Le gouvernement fédéral confirme avoir reçu une liste de plus de 1000 noms de Canadiens titulaires de comptes bancaires en Suisse. Le premier ministre Stephen Harper a promis hier de faire enquête et d'être sans merci contre ceux qui auront fraudé. Le processus pourrait être long, mettent en garde des spécialistes. Mais déjà, le Bloc québécois et le NPD s'impatientent.

Hervé Falciani est un ancien directeur de la sécurité informatique à la Banque privée HSBC, à Genève. En entrevue à CBC et au Globe and Mail, diffusée hier, il a raconté comment il s'était emparé d'une liste de plus de 80 000 noms de clients de cette institution bancaire, pour la remettre ensuite aux autorités françaises.

La liste, a-t-il révélé, comprend 1785 noms de Canadiens. Un demi-million de dollars est nécessaire pour ouvrir un compte à la HSBC Private Bank.

«Le gouvernement doit punir ces bandits à cravate qui lui font perdre des millions de dollars!» s'est indigné le chef du Bloc québécois, Gilles Duceppe, à la Chambre des communes, hier.

«Le gouvernement ne fait rien pour enrayer le fléau d'évasion fiscale, s'est quant à lui plaint le leader néo-démocrate Jack Layton. Où est leur agenda de la loi et de l'ordre pour les grandes banques et pour ceux qui évitent les impôts?»

Les deux chefs ont pressé Ottawa de tourner les yeux vers d'autres paradis fiscaux, dont la Barbade, les Bermudes et les îles Caïmans.

Le premier ministre Stephen Harper a répondu qu'il était hors de question de tolérer la fraude fiscale. «Si des Canadiens utilisent des comptes en Suisse pour éviter des taxes et des impôts canadiens, ces citoyens vont faire face à toute la force de la loi canadienne», a-t-il martelé.
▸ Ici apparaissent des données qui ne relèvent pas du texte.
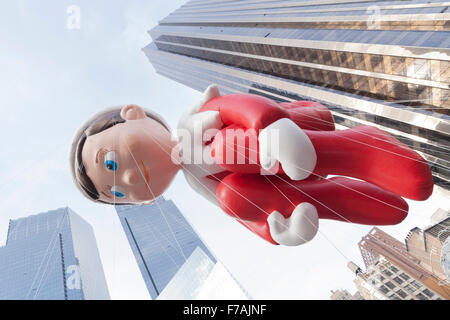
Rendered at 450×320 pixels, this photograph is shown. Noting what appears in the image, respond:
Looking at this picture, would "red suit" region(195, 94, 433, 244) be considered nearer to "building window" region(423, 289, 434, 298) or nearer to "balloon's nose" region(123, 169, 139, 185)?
"balloon's nose" region(123, 169, 139, 185)

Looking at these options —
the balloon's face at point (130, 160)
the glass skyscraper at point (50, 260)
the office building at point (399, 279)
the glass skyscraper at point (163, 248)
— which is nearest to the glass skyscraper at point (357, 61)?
the balloon's face at point (130, 160)

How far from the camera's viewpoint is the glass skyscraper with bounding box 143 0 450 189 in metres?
13.5

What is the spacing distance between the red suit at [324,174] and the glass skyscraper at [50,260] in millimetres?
53676

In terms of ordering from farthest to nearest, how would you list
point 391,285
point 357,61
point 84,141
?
point 391,285
point 357,61
point 84,141

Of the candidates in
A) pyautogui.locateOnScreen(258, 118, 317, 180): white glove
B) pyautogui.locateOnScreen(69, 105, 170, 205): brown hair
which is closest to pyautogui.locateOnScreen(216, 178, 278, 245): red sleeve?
pyautogui.locateOnScreen(258, 118, 317, 180): white glove

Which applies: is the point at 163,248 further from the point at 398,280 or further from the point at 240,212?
the point at 240,212

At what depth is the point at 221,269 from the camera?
663 centimetres

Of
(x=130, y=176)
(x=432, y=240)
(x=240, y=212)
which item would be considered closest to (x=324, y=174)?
(x=240, y=212)

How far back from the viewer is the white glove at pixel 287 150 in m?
2.74

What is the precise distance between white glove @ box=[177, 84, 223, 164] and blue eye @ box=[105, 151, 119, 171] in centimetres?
77

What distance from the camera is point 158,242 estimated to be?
70062 mm

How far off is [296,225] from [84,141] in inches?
104
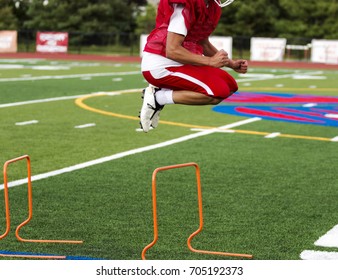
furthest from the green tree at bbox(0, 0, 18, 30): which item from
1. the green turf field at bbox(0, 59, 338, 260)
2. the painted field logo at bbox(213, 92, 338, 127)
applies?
the green turf field at bbox(0, 59, 338, 260)

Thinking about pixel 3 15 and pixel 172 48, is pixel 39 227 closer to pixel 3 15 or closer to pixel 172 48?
pixel 172 48

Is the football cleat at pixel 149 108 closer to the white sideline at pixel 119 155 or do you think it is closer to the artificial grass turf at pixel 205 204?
the artificial grass turf at pixel 205 204

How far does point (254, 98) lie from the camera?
24.9m

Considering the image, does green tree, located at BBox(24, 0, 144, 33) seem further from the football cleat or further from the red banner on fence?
the football cleat

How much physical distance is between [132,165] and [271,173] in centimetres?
199

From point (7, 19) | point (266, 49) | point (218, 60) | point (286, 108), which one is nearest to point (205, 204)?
point (218, 60)

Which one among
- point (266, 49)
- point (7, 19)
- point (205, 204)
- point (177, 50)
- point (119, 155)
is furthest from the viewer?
point (7, 19)

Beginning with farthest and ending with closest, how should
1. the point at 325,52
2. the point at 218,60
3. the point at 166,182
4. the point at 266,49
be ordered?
the point at 266,49
the point at 325,52
the point at 166,182
the point at 218,60

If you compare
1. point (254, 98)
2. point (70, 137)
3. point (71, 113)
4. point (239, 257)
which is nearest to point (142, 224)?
point (239, 257)

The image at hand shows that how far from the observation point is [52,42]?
56.6 meters

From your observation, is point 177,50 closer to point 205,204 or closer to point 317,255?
point 317,255

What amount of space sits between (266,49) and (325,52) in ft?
12.7

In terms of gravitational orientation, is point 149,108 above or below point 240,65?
below

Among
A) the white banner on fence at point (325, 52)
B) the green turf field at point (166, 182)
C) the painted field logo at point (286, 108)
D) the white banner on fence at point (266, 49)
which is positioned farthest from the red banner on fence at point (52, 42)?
the green turf field at point (166, 182)
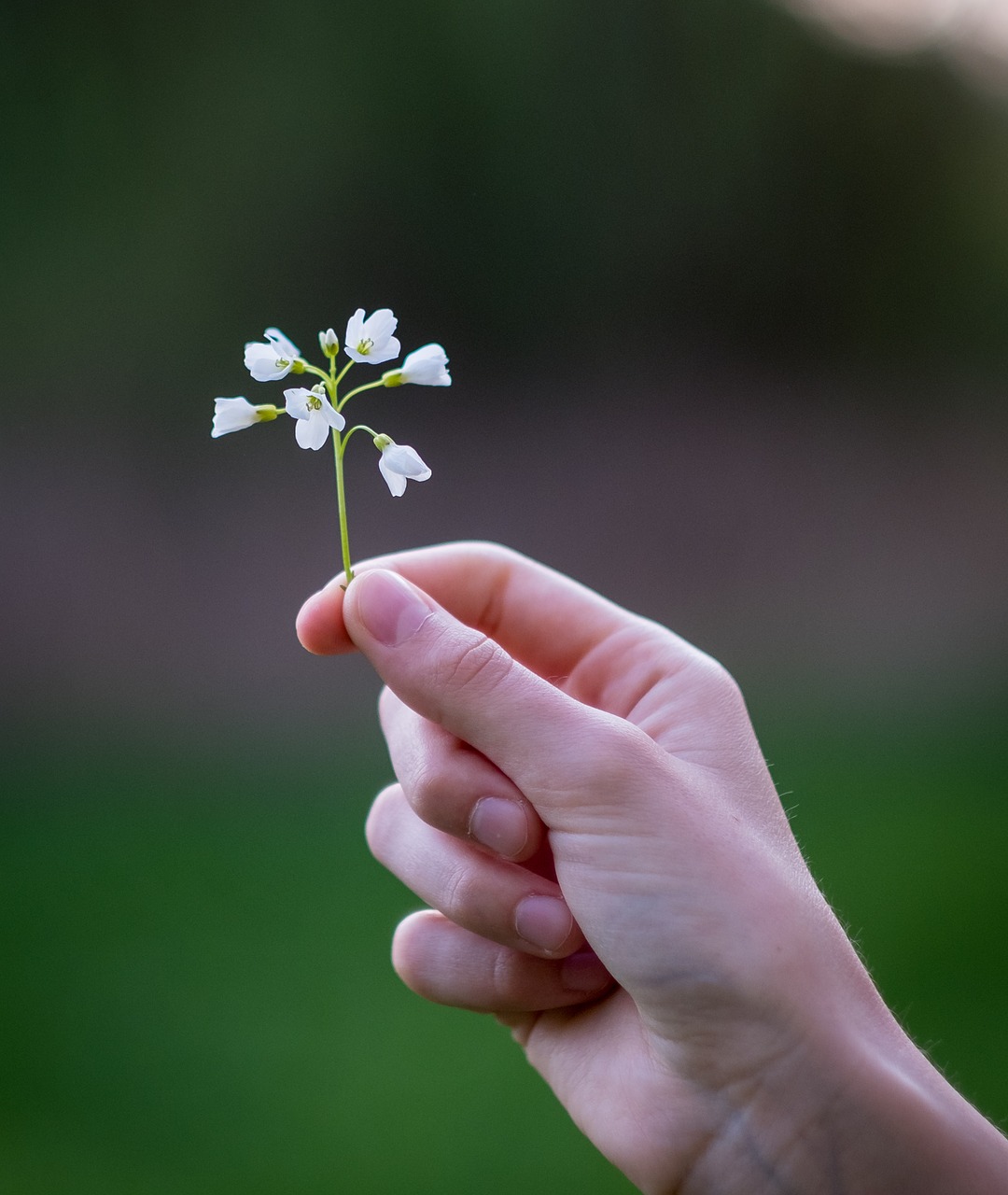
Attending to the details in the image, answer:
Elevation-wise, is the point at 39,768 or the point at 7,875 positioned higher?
the point at 39,768

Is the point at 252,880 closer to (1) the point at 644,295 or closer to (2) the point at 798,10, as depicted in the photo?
(1) the point at 644,295

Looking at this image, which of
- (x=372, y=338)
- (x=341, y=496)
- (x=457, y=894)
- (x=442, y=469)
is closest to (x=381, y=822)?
(x=457, y=894)

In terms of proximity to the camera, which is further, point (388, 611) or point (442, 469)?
point (442, 469)

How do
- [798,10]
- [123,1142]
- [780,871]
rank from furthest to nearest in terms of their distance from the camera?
[798,10] < [123,1142] < [780,871]

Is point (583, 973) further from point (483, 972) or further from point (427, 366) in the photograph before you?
point (427, 366)

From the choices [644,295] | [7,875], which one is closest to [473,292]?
[644,295]
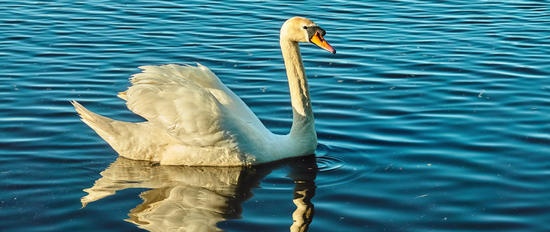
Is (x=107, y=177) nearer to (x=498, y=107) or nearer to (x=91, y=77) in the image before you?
(x=91, y=77)

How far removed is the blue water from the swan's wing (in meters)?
0.45

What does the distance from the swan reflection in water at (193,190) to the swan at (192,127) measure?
140 mm

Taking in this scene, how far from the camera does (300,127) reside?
1144 cm

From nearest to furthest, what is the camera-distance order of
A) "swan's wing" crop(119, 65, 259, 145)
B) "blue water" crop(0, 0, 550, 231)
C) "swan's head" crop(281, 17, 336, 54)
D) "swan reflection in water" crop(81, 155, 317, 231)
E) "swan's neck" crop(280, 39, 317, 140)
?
"swan reflection in water" crop(81, 155, 317, 231) → "blue water" crop(0, 0, 550, 231) → "swan's wing" crop(119, 65, 259, 145) → "swan's head" crop(281, 17, 336, 54) → "swan's neck" crop(280, 39, 317, 140)

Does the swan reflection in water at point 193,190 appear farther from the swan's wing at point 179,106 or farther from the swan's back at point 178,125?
the swan's wing at point 179,106

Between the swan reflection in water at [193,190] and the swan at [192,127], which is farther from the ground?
the swan at [192,127]

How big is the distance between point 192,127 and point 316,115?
278 centimetres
Dans un communiqué de presse diffusé en fin de journée, l'Agence du Revenu du Canada (ARC) a confirmé avoir obtenu «récemment» des renseignements sur ces titulaires de compte. Elle a indiqué qu'elle était en train de procéder à une «analyse minutieuse» des mieux dotés, pour vérifier si leurs titulaires déclaraient «l'ensemble de leurs revenus aux fins d'impôt».

«L'ARC examinera tous les comptes liés aux contribuables canadiens», a enfin promis l'Agence.

Long processus

Mais l'enquête pourrait s'avérer longue et ardue, estiment deux experts consultés par La Presse.

«Ce n'est pas quelque chose qui va se faire demain matin. C'est extrêmement compliqué. Surtout que les entreprises ou les personnes qui font cela, et qui ont beaucoup, beaucoup de ressources, elles exploitent les trous dans la loi», a analysé Pierre P. Tremblay, professeur de sciences politiques à l'UQAM.

«Quand on parle d'évasion fiscale, on n'est pas nécessairement dans une situation de fraude. On est souvent à la limite de la légalité», a rappelé ce spécialiste des finances publiques.

Selon Vern Krishna, professeur à l'Université d'Ottawa et avocat spécialisé en droit fiscal, le Canada ne s'en tire pas si mal, dans le contexte d'une intensification des efforts pour lutter contre l'évasion fiscale depuis environ cinq ans.

«Le Canada a signé plusieurs traités - environ 11 ou 12 - avec des paradis fiscaux, concernant l'échange d'informations, a-t-il noté. Il n'est pas le chef de file ni le retardataire au niveau mondial... Mais il fait ce qu'il peut, compte tenu de sa taille et des ressources disponibles.»

L'an dernier, l'Agence du revenu du Canada affirme avoir découvert «plus d'un milliard de dollars en impôt fédéral impayé de contribuables canadiens, qui cachaient des biens et des comptes à l'étranger ou au moyen d'autres opérations internationales».